"I can't believe that a company of this size can be so naive about website security".
The above quote (from a post by 'symball') is taken from an article in today's Guardian about the hacking of the website belonging to Lush Cosmetics. The company have known since at least Christmas Day that they were being hacked and it has now admitted that the hacking dates back to October last year. Customers are reporting that their cards have been used fraudulently.
The sad truth, though, is that that online security is poorly understood and badly enforced. Whilst any company trading online should be PCI compliant the truth is that many online traders are simply unaware of this requirement and many web development companies, particularly those with a strong design or marketing bias, don't have the technical skills to set up a site that is compliant. Certainly, the company working for Lush should have known better to hold onto card details.
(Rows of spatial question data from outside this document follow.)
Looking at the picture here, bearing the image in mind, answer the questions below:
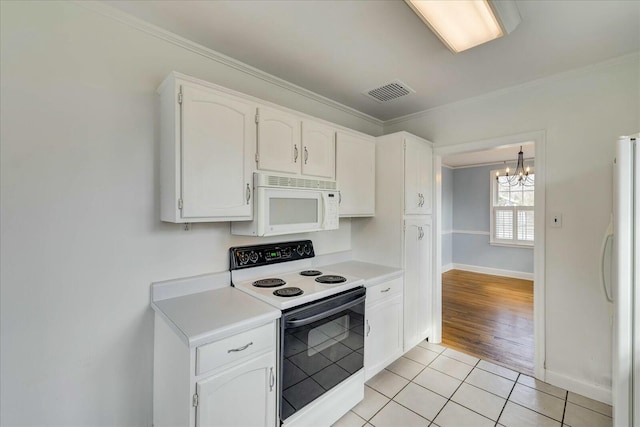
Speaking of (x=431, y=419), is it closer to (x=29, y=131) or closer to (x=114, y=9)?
(x=29, y=131)

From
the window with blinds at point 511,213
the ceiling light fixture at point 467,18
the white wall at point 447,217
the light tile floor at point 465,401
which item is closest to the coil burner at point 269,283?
the light tile floor at point 465,401

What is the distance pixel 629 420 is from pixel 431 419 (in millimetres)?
1004

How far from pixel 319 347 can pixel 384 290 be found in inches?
32.2

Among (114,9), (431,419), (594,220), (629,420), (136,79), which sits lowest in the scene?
(431,419)

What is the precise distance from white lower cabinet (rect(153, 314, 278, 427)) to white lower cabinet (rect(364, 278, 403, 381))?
0.93 metres

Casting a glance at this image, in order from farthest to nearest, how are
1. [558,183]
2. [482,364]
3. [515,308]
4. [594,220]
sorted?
[515,308] → [482,364] → [558,183] → [594,220]

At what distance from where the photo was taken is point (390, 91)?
254 cm

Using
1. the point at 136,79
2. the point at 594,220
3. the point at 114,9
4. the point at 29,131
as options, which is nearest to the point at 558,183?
the point at 594,220

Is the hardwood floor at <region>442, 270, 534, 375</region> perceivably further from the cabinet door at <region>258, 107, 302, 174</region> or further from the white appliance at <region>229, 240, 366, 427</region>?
the cabinet door at <region>258, 107, 302, 174</region>

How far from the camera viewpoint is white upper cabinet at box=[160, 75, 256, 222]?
1.54 metres

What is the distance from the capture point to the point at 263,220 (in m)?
1.82

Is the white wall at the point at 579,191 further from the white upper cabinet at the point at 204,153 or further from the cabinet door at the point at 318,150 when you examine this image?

However, the problem here is not just about PCI Compliancy. We have had numerous hacking attempts on our webservers over the years and we have a full time systems administrator who keeps our boxes up to date with the latest security patches precisely to keep hackers out. All too often, though, less technical web development companies rely on their hosting company for their security and this simply isn't good enough.
We have 'inherited' websites in the past and had the difficult job of explaining to the client just how much work needs to be done to their site before we can put it onto one of our live boxes. Similarly, we have in the past, (reluctantly) lost clients who were not interested in the ongoing costs of maintaining the security, both through the necessary hosting charges (to constantly review and maintain server security) and the cost of keeping up with the constant changes to PCI Compliance.
If your business sells online, you need to check with your web developers about your PCI compliance and your server security. If you are unsure, then contact a company such as Security Metrics who can do both PCI checks and 'penetration testing'.
And if you are storing your customers' credit card numbers, I would start worrying about this RIGHT NOW.